Minimize the complex function

Taking $z = x + iy$ , and replacing in the above expression, one gets:

$f(x,y) = \sqrt{(x^3 -3xy^2 + 1)^2 + (3x^2y - y^3)^2} + \sqrt{x^2 + y^2}$

By inspection of the above expression, for most $(x,y) \ne (0,0)$ , the value of $f(x,y)$ is always greater then unity. The function value cannot go below unity, by inspection. Therefore, the minimum value of the function must be unity. To find other pairs for which $f(x,y)$ is unity, I considered points on the unit circle centered around the origin. For such points: $z = \cos{t}+ i\sin{t}$ , such that $0 \le t \le 2\pi$ . Plugging this into $f(z)$ gives f(t), which is, after simplification:

$f(t) = \lvert 2 \cos(1.5 \ t)\rvert + 1$

Now, the above expression is equal to unity when:

$1.5t = \frac{\pi}{2} \implies t = \frac{\pi}{3}$ $1.5t = \frac{3\pi}{2} \implies t = \pi$ $1.5t = \frac{5\pi}{2} \implies t = \frac{5\pi}{3}$

This gives us three more points besides the origin, making a total of $4$ points. For any general points other than the origin and those on the unit circle: $z = x + iy$ , one needs to compute partial derivatives and equate them to zero and solve the resulting system of nonlinear equations, and finally compute the Hessian matrix to check whether the solutions correspond to a maxima and minima. This exercise is tedious. However, for any general points, I can see by inspection that solutions besides origin and the three points on the unit circle are unlikely. Proving this rigorously is what I am unable to do. Looking forward to seeing more solutions.

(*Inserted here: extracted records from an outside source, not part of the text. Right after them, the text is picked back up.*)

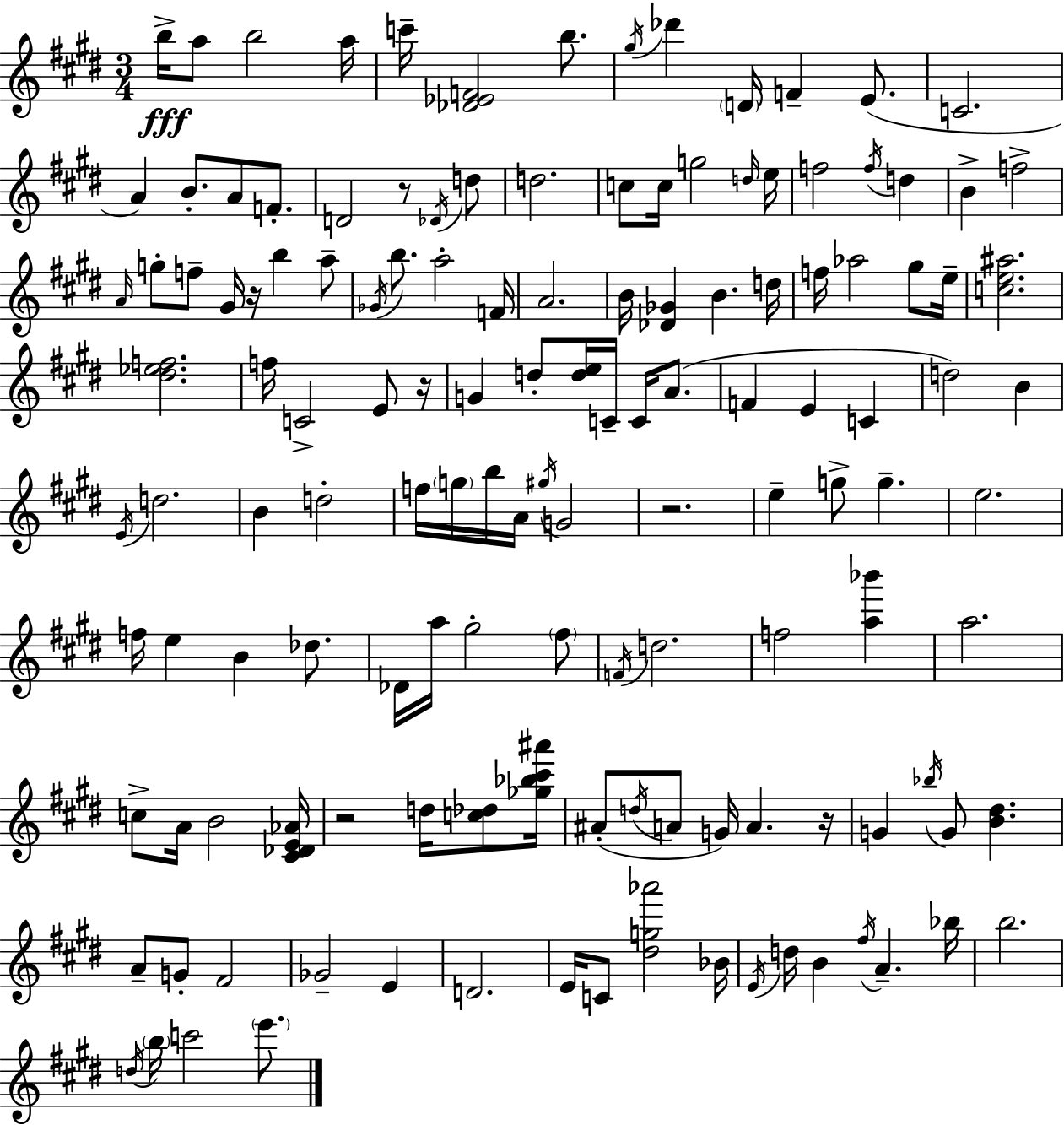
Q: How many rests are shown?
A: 6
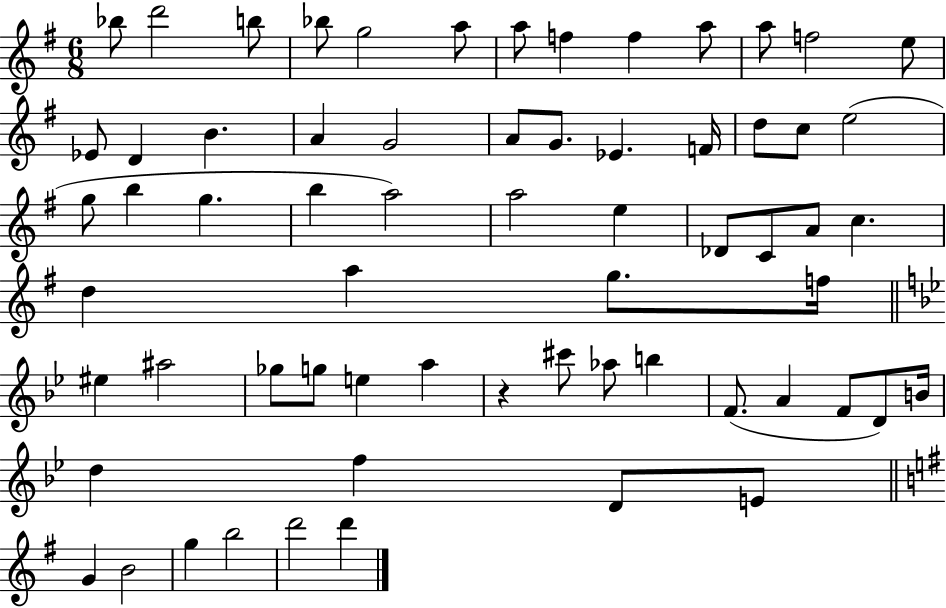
X:1
T:Untitled
M:6/8
L:1/4
K:G
_b/2 d'2 b/2 _b/2 g2 a/2 a/2 f f a/2 a/2 f2 e/2 _E/2 D B A G2 A/2 G/2 _E F/4 d/2 c/2 e2 g/2 b g b a2 a2 e _D/2 C/2 A/2 c d a g/2 f/4 ^e ^a2 _g/2 g/2 e a z ^c'/2 _a/2 b F/2 A F/2 D/2 B/4 d f D/2 E/2 G B2 g b2 d'2 d'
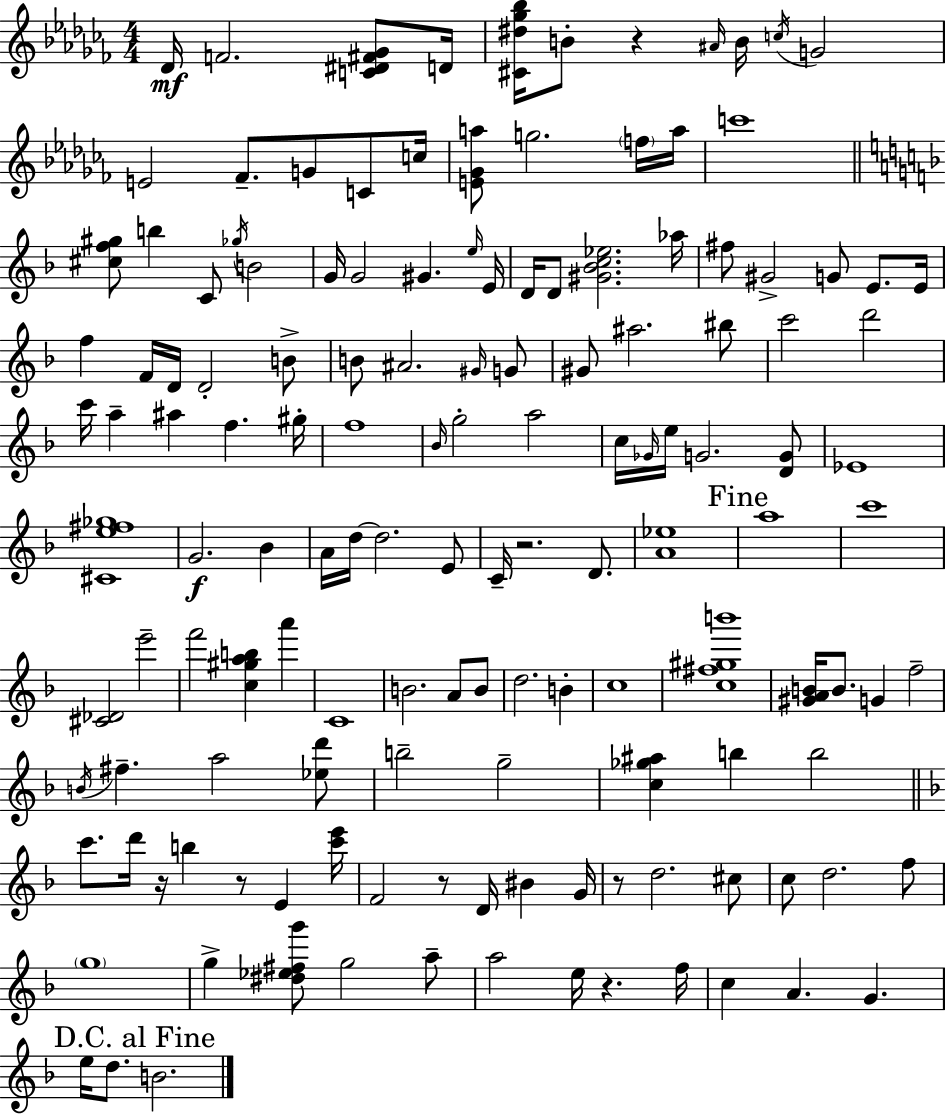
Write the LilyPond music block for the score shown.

{
  \clef treble
  \numericTimeSignature
  \time 4/4
  \key aes \minor
  \repeat volta 2 { des'16\mf f'2. <c' dis' fis' ges'>8 d'16 | <cis' dis'' ges'' bes''>16 b'8-. r4 \grace { ais'16 } b'16 \acciaccatura { c''16 } g'2 | e'2 fes'8.-- g'8 c'8 | c''16 <e' ges' a''>8 g''2. | \break \parenthesize f''16 a''16 c'''1 | \bar "||" \break \key d \minor <cis'' f'' gis''>8 b''4 c'8 \acciaccatura { ges''16 } b'2 | g'16 g'2 gis'4. | \grace { e''16 } e'16 d'16 d'8 <gis' bes' c'' ees''>2. | aes''16 fis''8 gis'2-> g'8 e'8. | \break e'16 f''4 f'16 d'16 d'2-. | b'8-> b'8 ais'2. | \grace { gis'16 } g'8 gis'8 ais''2. | bis''8 c'''2 d'''2 | \break c'''16 a''4-- ais''4 f''4. | gis''16-. f''1 | \grace { bes'16 } g''2-. a''2 | c''16 \grace { ges'16 } e''16 g'2. | \break <d' g'>8 ees'1 | <cis' e'' fis'' ges''>1 | g'2.\f | bes'4 a'16 d''16~~ d''2. | \break e'8 c'16-- r2. | d'8. <a' ees''>1 | \mark "Fine" a''1 | c'''1 | \break <cis' des'>2 e'''2-- | f'''2 <c'' gis'' a'' b''>4 | a'''4 c'1 | b'2. | \break a'8 b'8 d''2. | b'4-. c''1 | <c'' fis'' gis'' b'''>1 | <gis' a' b'>16 b'8. g'4 f''2-- | \break \acciaccatura { b'16 } fis''4.-- a''2 | <ees'' d'''>8 b''2-- g''2-- | <c'' ges'' ais''>4 b''4 b''2 | \bar "||" \break \key d \minor c'''8. d'''16 r16 b''4 r8 e'4 <c''' e'''>16 | f'2 r8 d'16 bis'4 g'16 | r8 d''2. cis''8 | c''8 d''2. f''8 | \break \parenthesize g''1 | g''4-> <dis'' ees'' fis'' g'''>8 g''2 a''8-- | a''2 e''16 r4. f''16 | c''4 a'4. g'4. | \break \mark "D.C. al Fine" e''16 d''8. b'2. | } \bar "|."
}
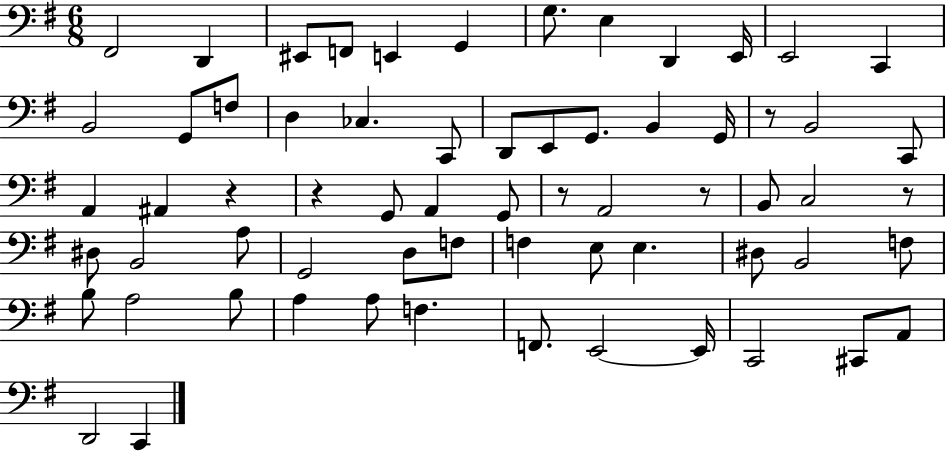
X:1
T:Untitled
M:6/8
L:1/4
K:G
^F,,2 D,, ^E,,/2 F,,/2 E,, G,, G,/2 E, D,, E,,/4 E,,2 C,, B,,2 G,,/2 F,/2 D, _C, C,,/2 D,,/2 E,,/2 G,,/2 B,, G,,/4 z/2 B,,2 C,,/2 A,, ^A,, z z G,,/2 A,, G,,/2 z/2 A,,2 z/2 B,,/2 C,2 z/2 ^D,/2 B,,2 A,/2 G,,2 D,/2 F,/2 F, E,/2 E, ^D,/2 B,,2 F,/2 B,/2 A,2 B,/2 A, A,/2 F, F,,/2 E,,2 E,,/4 C,,2 ^C,,/2 A,,/2 D,,2 C,,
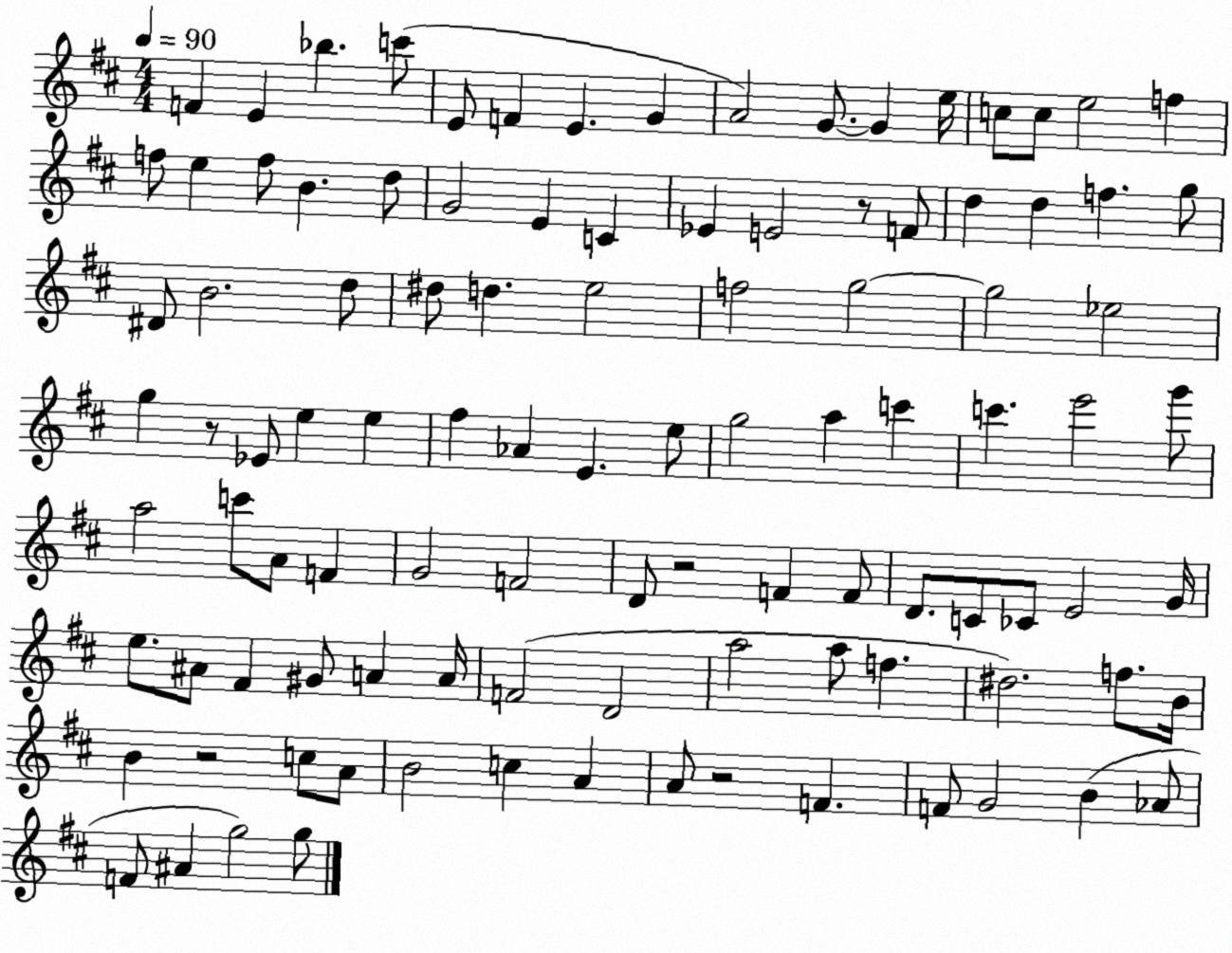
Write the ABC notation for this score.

X:1
T:Untitled
M:4/4
L:1/4
K:D
F E _b c'/2 E/2 F E G A2 G/2 G e/4 c/2 c/2 e2 f f/2 e f/2 B d/2 G2 E C _E E2 z/2 F/2 d d f g/2 ^D/2 B2 d/2 ^d/2 d e2 f2 g2 g2 _e2 g z/2 _E/2 e e ^f _A E e/2 g2 a c' c' e'2 g'/2 a2 c'/2 A/2 F G2 F2 D/2 z2 F F/2 D/2 C/2 _C/2 E2 G/4 e/2 ^A/2 ^F ^G/2 A A/4 F2 D2 a2 a/2 f ^d2 f/2 B/4 B z2 c/2 A/2 B2 c A A/2 z2 F F/2 G2 B _A/2 F/2 ^A g2 g/2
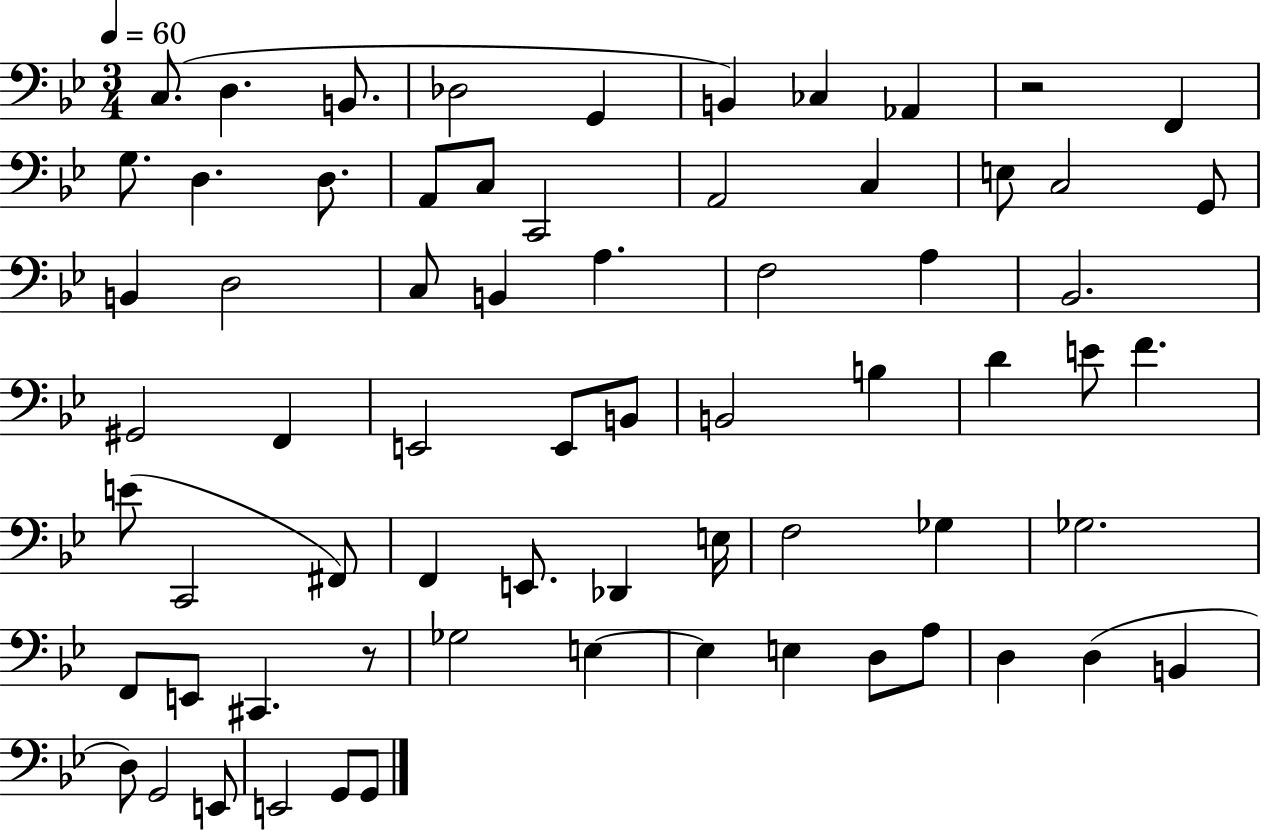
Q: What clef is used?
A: bass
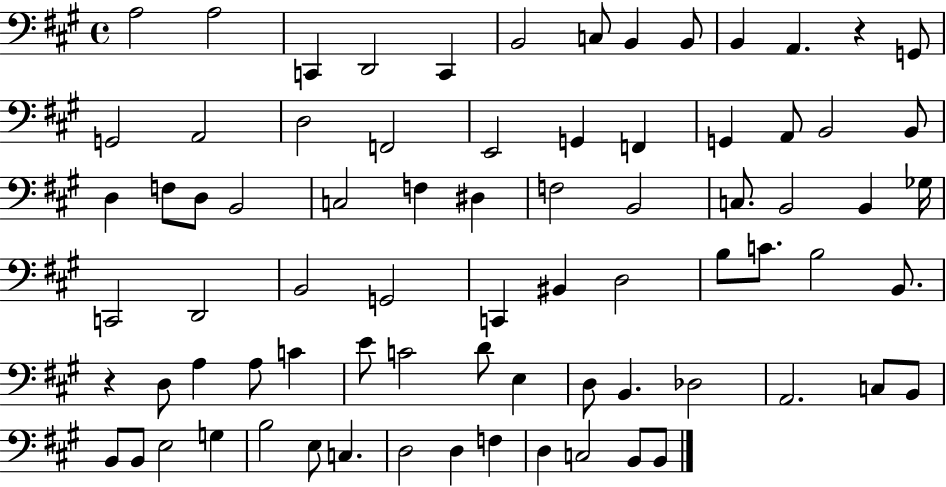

Building upon Karan's rigorous (and splendiferous) solution, the smallest sum of two moduli is obviously zero. However, $|z|$ and $|z^3+1|$ can never be simultaneously zero. The best one can achieve is to have one of these moduli equal to zero in order to attain the minimum of $f(z).$

Let $z=a+bi$ . Clearly $|z| = 0 \Rightarrow z = 0 + 0i = 0$ . For $|z^3+1| = 0,$ we have:

$-1 = (a+bi)^3 = a^3 + 3a^2bi -3ab^2 - b^3i$ ;

or $a^3 - 3ab^2 = -1$ AND $3a^2b - b^3=0.$

Taking the imaginary term we obtain $b(3a^2-b^2) = 0 \Rightarrow b = 0, \pm \sqrt{3}a$ . Substituting these values into the real term gives:

$a^3 - 3a(0^2) = -1 \Rightarrow a = -1$ ;

$a^3 -3a(3a^2) = -1 \Rightarrow a = \frac{1}{2}$

We have a total of $\boxed{4}$ critical points: $\boxed{z = 0, -1, \frac{1}{2} \pm \frac{\sqrt{3}}{2}i}$ , each of which yields $f_{MIN} = 1$ .